Set exercise -
Rewrite each of the following lines with every occurrence of "detector" replaced by "scanner", leaving everything else unchanged.

Dataset -
* START *
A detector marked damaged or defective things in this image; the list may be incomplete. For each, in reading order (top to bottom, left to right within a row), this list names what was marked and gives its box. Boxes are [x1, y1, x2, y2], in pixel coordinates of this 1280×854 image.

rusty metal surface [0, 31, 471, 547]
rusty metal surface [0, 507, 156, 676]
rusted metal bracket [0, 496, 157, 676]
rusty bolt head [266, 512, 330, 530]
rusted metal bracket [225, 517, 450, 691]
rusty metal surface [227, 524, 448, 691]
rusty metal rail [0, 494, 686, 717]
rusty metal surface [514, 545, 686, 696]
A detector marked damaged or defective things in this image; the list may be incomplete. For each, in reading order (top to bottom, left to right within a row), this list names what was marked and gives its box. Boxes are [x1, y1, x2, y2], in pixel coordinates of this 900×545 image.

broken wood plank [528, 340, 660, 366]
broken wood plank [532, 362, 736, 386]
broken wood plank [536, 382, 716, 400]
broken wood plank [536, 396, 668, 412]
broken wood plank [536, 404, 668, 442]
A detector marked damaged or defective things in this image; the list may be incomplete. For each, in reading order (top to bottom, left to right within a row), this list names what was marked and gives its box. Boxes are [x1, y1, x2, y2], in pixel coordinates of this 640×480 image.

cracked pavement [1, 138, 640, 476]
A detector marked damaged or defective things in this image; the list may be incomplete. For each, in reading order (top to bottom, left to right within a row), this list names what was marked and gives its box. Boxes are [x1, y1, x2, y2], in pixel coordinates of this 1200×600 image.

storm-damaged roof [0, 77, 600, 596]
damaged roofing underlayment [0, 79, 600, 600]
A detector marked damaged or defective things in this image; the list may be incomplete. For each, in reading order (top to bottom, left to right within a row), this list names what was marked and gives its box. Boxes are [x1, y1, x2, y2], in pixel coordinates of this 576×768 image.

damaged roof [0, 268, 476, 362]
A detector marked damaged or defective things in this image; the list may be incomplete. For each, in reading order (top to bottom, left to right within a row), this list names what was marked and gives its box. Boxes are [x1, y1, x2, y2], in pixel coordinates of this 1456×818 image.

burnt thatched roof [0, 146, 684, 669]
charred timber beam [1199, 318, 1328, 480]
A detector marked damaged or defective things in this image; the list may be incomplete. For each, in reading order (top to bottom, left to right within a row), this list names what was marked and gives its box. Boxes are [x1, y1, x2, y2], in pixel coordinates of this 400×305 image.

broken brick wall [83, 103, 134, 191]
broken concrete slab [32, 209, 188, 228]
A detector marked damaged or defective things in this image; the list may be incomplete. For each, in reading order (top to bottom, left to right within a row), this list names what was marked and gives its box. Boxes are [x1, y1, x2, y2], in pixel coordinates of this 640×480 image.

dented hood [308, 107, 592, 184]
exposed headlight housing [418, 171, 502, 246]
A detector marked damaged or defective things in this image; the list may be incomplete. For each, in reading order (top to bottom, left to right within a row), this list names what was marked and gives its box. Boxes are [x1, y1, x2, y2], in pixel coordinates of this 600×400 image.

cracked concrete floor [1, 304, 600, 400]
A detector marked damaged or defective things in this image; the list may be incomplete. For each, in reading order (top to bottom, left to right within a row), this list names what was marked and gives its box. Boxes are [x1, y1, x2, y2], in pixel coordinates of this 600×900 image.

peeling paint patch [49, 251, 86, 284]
* END *
Task solution -
A scanner marked damaged or defective things in this image; the list may be incomplete. For each, in reading order (top to bottom, left to right within a row), this list names what was marked and gives its box. Boxes are [x1, y1, x2, y2], in pixel coordinates of this 1280×854 image.

rusty metal surface [0, 31, 471, 547]
rusty metal surface [0, 507, 156, 676]
rusted metal bracket [0, 496, 157, 676]
rusty bolt head [266, 512, 330, 530]
rusted metal bracket [225, 517, 450, 691]
rusty metal surface [227, 524, 448, 691]
rusty metal rail [0, 494, 686, 717]
rusty metal surface [514, 545, 686, 696]
A scanner marked damaged or defective things in this image; the list may be incomplete. For each, in reading order (top to bottom, left to right within a row), this list names what was marked and gives its box. Boxes are [x1, y1, x2, y2], in pixel coordinates of this 900×545 image.

broken wood plank [528, 340, 660, 366]
broken wood plank [532, 362, 736, 386]
broken wood plank [536, 382, 716, 400]
broken wood plank [536, 396, 668, 412]
broken wood plank [536, 404, 668, 442]
A scanner marked damaged or defective things in this image; the list may be incomplete. For each, in reading order (top to bottom, left to right within a row), this list names what was marked and gives its box. Boxes are [x1, y1, x2, y2], in pixel coordinates of this 640×480 image.

cracked pavement [1, 138, 640, 476]
A scanner marked damaged or defective things in this image; the list may be incomplete. For each, in reading order (top to bottom, left to right within a row), this list names what was marked and gives its box. Boxes are [x1, y1, x2, y2], in pixel coordinates of this 1200×600 image.

storm-damaged roof [0, 77, 600, 596]
damaged roofing underlayment [0, 79, 600, 600]
A scanner marked damaged or defective things in this image; the list may be incomplete. For each, in reading order (top to bottom, left to right within a row), this list names what was marked and gives its box. Boxes are [x1, y1, x2, y2], in pixel coordinates of this 576×768 image.

damaged roof [0, 268, 476, 362]
A scanner marked damaged or defective things in this image; the list may be incomplete. For each, in reading order (top to bottom, left to right within a row), this list names what was marked and gives its box. Boxes are [x1, y1, x2, y2], in pixel coordinates of this 1456×818 image.

burnt thatched roof [0, 146, 684, 669]
charred timber beam [1199, 318, 1328, 480]
A scanner marked damaged or defective things in this image; the list may be incomplete. For each, in reading order (top to bottom, left to right within a row), this list names what was marked and gives its box. Boxes are [x1, y1, x2, y2], in pixel coordinates of this 400×305 image.

broken brick wall [83, 103, 134, 191]
broken concrete slab [32, 209, 188, 228]
A scanner marked damaged or defective things in this image; the list may be incomplete. For each, in reading order (top to bottom, left to right within a row), this list names what was marked and gives its box. Boxes are [x1, y1, x2, y2], in pixel coordinates of this 640×480 image.

dented hood [308, 107, 592, 184]
exposed headlight housing [418, 171, 502, 246]
A scanner marked damaged or defective things in this image; the list may be incomplete. For each, in reading order (top to bottom, left to right within a row), this list names what was marked and gives its box. Boxes are [x1, y1, x2, y2], in pixel coordinates of this 600×400 image.

cracked concrete floor [1, 304, 600, 400]
A scanner marked damaged or defective things in this image; the list may be incomplete. For each, in reading order (top to bottom, left to right within a row), this list names what was marked and gives its box. Boxes are [x1, y1, x2, y2], in pixel coordinates of this 600×900 image.

peeling paint patch [49, 251, 86, 284]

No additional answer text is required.